No início de 2004 ele foi premiado com uma bolsa do Instituto de Artes do Pará e nós levamos esse projeto pra lá. Bem, o resultado foi a montagem do “Tambor de Água”, que considero revolucionária e me parece estar rendendo muitos outros frutos, ainda.

Holofote Virtual: “Fundo Reyno” tem uma agenda a ser cumprida. Além da temporada, pensas em levá-lo a outros espaços?

Walter Freitas: O Fundo Reino tem uma programação de circulação preferencialmente pela periferia da região metropolitana de Belém. Mas tudo depende de patrocínio.

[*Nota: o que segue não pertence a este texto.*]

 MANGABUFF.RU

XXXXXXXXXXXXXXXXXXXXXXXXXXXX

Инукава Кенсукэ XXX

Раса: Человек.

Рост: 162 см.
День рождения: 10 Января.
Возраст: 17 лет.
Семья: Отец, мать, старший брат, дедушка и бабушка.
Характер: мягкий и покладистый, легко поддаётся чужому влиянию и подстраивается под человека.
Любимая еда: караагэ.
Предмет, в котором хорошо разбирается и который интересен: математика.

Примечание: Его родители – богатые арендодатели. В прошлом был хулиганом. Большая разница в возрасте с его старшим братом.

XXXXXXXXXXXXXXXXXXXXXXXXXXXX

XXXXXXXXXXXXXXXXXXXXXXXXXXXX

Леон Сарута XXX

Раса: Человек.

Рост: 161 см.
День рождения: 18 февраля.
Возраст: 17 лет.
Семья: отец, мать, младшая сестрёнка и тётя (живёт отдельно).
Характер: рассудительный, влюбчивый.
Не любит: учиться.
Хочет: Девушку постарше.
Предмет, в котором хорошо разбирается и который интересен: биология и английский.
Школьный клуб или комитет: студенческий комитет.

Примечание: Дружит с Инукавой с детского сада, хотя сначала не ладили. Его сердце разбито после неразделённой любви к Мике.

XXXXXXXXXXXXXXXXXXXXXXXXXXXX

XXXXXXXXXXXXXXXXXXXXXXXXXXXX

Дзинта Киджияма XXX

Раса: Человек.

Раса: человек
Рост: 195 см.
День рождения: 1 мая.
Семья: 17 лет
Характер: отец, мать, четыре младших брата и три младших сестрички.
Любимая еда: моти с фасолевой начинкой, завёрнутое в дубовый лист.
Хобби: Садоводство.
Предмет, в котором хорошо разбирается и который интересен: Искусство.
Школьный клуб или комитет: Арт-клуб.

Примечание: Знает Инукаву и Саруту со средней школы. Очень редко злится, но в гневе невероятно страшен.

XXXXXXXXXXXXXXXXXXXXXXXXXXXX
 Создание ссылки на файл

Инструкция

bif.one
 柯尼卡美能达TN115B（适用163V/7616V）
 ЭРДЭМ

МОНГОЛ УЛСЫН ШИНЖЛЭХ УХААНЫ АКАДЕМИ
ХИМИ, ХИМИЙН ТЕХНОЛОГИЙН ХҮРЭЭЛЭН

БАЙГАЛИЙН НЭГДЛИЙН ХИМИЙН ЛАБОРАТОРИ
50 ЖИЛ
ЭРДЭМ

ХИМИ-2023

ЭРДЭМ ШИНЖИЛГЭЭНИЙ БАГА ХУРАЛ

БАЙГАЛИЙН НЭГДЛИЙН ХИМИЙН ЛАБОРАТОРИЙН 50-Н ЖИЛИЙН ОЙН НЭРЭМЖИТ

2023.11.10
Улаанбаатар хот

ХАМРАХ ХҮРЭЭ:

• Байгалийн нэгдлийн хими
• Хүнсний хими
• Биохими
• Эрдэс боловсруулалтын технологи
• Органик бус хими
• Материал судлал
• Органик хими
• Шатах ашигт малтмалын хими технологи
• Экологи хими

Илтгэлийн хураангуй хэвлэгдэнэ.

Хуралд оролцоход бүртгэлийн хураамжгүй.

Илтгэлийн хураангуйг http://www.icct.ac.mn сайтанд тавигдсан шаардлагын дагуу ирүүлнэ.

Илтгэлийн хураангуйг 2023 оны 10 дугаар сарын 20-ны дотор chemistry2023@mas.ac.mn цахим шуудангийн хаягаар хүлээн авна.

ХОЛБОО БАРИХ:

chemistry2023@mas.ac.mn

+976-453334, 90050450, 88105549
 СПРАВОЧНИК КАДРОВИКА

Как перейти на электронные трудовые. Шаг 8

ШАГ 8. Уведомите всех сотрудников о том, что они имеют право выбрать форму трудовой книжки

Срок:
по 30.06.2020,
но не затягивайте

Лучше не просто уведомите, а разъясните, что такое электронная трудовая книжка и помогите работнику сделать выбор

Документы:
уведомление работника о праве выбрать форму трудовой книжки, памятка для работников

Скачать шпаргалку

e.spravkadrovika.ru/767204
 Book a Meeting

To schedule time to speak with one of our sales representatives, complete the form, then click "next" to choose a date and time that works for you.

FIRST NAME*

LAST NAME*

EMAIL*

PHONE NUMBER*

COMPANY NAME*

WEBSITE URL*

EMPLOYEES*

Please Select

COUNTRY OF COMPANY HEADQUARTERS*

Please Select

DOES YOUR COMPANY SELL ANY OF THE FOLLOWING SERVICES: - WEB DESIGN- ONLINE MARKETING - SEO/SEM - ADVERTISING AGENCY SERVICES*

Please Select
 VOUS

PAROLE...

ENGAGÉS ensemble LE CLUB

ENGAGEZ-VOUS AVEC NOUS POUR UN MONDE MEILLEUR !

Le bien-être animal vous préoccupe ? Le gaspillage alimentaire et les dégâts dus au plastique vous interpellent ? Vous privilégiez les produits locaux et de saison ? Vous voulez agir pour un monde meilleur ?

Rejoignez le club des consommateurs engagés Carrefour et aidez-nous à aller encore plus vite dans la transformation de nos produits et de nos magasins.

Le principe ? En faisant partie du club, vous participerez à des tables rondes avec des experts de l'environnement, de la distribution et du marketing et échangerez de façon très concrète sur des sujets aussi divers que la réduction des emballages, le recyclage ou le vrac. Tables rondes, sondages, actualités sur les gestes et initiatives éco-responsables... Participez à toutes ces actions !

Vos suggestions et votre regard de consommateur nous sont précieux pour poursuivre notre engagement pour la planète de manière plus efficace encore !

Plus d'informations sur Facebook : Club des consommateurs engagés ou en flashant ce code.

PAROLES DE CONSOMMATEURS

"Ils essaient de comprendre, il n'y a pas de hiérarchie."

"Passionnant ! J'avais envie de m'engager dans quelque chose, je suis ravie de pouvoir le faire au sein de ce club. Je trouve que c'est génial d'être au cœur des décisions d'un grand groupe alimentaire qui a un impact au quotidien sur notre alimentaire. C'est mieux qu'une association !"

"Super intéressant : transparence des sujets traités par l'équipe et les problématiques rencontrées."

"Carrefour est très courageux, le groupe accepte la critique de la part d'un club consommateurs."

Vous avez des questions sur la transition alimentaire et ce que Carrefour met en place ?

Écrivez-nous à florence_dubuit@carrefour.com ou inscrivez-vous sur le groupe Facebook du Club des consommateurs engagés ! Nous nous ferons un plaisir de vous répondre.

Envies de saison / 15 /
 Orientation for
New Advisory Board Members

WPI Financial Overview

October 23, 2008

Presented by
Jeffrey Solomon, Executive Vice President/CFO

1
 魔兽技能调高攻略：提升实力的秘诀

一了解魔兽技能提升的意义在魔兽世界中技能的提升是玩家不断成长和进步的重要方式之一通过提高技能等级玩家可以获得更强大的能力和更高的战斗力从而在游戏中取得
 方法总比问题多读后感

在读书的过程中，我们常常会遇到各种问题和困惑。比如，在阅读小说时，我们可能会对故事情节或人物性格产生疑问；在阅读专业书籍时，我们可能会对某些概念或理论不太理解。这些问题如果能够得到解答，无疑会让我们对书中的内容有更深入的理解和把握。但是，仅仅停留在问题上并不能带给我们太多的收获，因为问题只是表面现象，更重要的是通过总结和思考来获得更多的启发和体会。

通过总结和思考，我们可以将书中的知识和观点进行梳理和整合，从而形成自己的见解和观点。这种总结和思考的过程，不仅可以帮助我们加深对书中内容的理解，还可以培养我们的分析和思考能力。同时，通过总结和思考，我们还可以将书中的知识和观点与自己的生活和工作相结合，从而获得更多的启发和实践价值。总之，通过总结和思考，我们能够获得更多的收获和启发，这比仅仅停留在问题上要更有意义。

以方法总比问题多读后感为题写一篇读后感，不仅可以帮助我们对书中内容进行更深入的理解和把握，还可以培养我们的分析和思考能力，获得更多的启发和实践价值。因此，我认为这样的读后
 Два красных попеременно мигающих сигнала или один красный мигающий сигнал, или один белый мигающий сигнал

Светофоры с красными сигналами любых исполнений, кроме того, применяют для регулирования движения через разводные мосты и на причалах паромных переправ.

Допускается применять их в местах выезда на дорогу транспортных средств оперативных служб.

Fotos: Holofote Virtual (ensaio de quarta-feira, 17 de março, no Teatro Waldemar Henrique).


2 comentários:

Alberto Silva Neto disse...

Assisti ao espetáculo na sexta-feira, 19, e percebo que realmente há muitas boas ideias sobre dramaturgia e encenação, porém preciso dizer que o trabalho carece de maior rigor técnico, na medida em que eu, como espectador, pouco pude compreender da trama (não pelas opções estético-sonoras da direção, mas pela falta de domínio técnico do elenco na projeção vocal da palavra). Isso representa uma perda considerável para o trabalho, na minha opinião. Desejo que o grupo acrescente ás sua sboas ideias essa busca por torná-la mais acessível tecnincamente ao espectador, até por compreender a importância dessa estética para o teatro feito entre nós (desatados?).

Anônimo disse...

Também fui assistir o espetáculo, na sexta-feira e gostei muito. Apesar da acústica ruim do teatro e, pior, do calor que continua assustando o público. Faz mais de um ano que se promete trocar o ar condicionado. uma pena.